Wear OS shoots into the market share charts, now within striking distance of Apple
Counterpoint Research released a new report on the smartwatch market, and Wear OS is a big winner. Just three months ago, Google and Samsung teamed up to revive Wear OS, with the new Wear OS 3.0 debuting on the Galaxy Watch 4. The latest data from Counterpoint see the partnership as a resounding success, with Wear OS’s market share skyrocketing from 4 percent in Q2 2022 to 17 percent in Q3 2022.
The collaboration between Google and Samsung was a complete reboot of both companies’ smartwatch strategies. Google was sliding back and forth at the bottom of the sales charts as it had apparently lost interest in Wear OS for years. The last major OS release was Wear OS 2.0 in 2018, and that has been stagnating in the market for years. The early days of Wear OS tech’s big partners like Samsung, LG, Sony, and Motorola had left the platform, and only fashion brands like Fossil hung around making watches. Qualcomm was the main SoC vendor, and while Apple revolutionized the performance of a smartwatch SoC, Qualcomm didn’t really give up all the effort and choked the Wear OS market for years with sub-par chips.
Samsung left Google’s smartwatch ecosystem after the initial release and went into business for itself with Tizen OS. Tizen is a Linux-based operating system from Samsung built from the ashes of other failed Linux mobile operating systems like Nokia’s Maemo and MeeGo, Intel’s Moblin, and Samsung’s Bada and LiMo. The operating system has been described by a security researcher as “the worst code I’ve ever seen” and doesn’t offer much support for third-party apps. Samsung’s strength lies in hardware, and unlike Qualcomm, Samsung’s Exynos division regularly produces flagship smartwatch SoCs with modern transistor size and decent ARM CPU designs. Combining the two meant tying Google’s operating system, software, and app ecosystem with Samsung’s hardware, marketing, and sales expertise, a combination that spawned the Android phone juggernaut that exists today.

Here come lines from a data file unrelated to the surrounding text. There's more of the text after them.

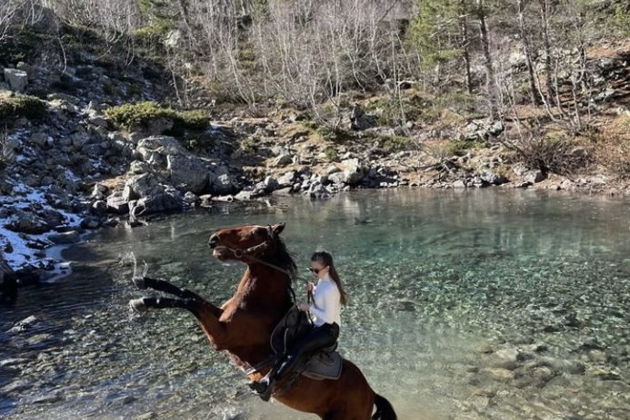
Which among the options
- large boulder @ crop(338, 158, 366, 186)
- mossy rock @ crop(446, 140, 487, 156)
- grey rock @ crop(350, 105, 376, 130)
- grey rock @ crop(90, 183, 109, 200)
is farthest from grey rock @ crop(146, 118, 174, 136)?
mossy rock @ crop(446, 140, 487, 156)

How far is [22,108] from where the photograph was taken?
2767 centimetres

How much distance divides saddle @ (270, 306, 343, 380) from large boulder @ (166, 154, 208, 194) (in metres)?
22.6

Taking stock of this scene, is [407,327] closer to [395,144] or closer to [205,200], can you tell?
[205,200]

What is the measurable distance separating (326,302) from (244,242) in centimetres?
87

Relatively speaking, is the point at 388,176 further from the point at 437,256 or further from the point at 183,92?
the point at 183,92

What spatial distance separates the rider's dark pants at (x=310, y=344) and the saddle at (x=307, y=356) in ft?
0.19

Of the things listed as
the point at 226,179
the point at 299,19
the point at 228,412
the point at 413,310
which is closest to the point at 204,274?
the point at 413,310

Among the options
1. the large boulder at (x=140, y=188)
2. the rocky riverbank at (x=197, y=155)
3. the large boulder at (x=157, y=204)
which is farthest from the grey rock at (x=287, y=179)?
the large boulder at (x=140, y=188)

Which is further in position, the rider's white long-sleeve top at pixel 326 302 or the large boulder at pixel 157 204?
the large boulder at pixel 157 204

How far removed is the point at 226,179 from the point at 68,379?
20251 mm

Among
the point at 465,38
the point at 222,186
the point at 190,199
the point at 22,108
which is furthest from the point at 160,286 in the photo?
the point at 465,38

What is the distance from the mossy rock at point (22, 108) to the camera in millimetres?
27328

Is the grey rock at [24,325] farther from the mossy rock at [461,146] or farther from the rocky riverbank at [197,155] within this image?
the mossy rock at [461,146]

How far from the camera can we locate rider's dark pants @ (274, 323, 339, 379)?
4566mm
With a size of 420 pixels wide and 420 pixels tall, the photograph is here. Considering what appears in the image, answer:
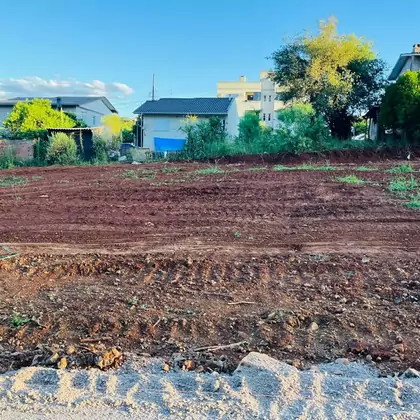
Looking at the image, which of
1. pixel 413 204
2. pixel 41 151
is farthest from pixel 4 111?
pixel 413 204

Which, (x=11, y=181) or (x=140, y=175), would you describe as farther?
(x=140, y=175)

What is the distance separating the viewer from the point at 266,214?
25.2 feet

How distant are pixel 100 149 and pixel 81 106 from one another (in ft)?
68.9

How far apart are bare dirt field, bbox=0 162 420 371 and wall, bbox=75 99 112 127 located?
114 ft

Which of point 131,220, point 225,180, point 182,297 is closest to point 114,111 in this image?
point 225,180

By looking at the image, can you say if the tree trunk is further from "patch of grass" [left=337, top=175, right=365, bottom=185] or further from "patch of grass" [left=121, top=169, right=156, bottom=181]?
"patch of grass" [left=337, top=175, right=365, bottom=185]

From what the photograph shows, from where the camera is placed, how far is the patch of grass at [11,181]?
12750 millimetres

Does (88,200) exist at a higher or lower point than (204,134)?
lower

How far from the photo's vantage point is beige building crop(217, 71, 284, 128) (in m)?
57.5

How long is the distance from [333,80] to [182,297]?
23.6 meters

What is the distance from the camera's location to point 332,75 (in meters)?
25.1

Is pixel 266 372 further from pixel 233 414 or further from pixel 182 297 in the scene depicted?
pixel 182 297

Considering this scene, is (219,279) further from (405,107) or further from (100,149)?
(100,149)

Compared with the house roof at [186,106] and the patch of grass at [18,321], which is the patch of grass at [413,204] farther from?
the house roof at [186,106]
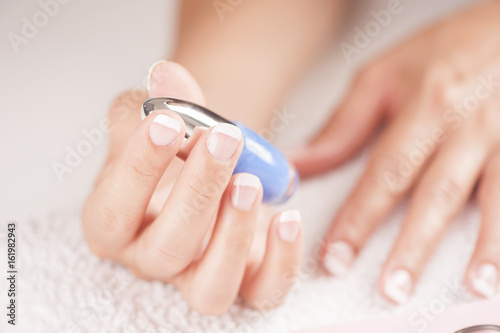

Enlarge / Wear OS’s incredible year-over-year growth.
The partnership is already working for both companies. Counterpoint says: “Thanks to the launch of the Galaxy Watch 4 series, Samsung has hit its highest quarterly shipments, narrowed the gap to Apple and reclaimed second place from Huawei.” Samsung’s market share rose year-on-year from 9.9 percent to 14.4 percent.
Apple still ranks first with the Apple Watch, but Counterpoint says Apple’s smartwatch market share fell 10 percent year over year to 21.8 percent in the third quarter, thanks to the Series 7 watch lagging into the fourth Quarter. It’s a good bet that Apple’s market share will rise again with the release of new hardware, but right now Wear OS is within striking distance of # 1 – a position that was unthinkable a year ago.
Wear OS is also likely to have some growth ahead of it. Right now, Wear OS 3 is exclusively available on Samsung’s Galaxy Watch 4, and with Google saying partners should provide updates in the second half of 2022, Samsung appears to have an exclusive one-year deal on the new operating system. Qualcomm is planning a “ground-up redesign” of the “next generation” of its smartwatch chips in 2022, so we’ll likely see some non-Samsung OEMs jump on board with modern, expert smartwatch designs for Wear OS 3.
Enlarge / Samsung overtakes Huawei and becomes number 2 among smartwatch manufacturers.
If we look at the smartphone market, another reason Android devices regularly outperform Apple is a lower price tag, and Wear OS 3 is not yet taking advantage of that. Counterpoint says that “a third of the smartwatches sold in the third quarter of 2021 were priced below $ 100,” and the research firm expects Samsung to hit the market in a few years to hit the # 1 OEM spot . The Galaxy Watch 4 starts at $ 249.99.
Google also has to do something with Fitbit, which currently accounts for 4.4 percent of the smartwatch market. Fitbit said it eventually plans to make Wear OS watches too.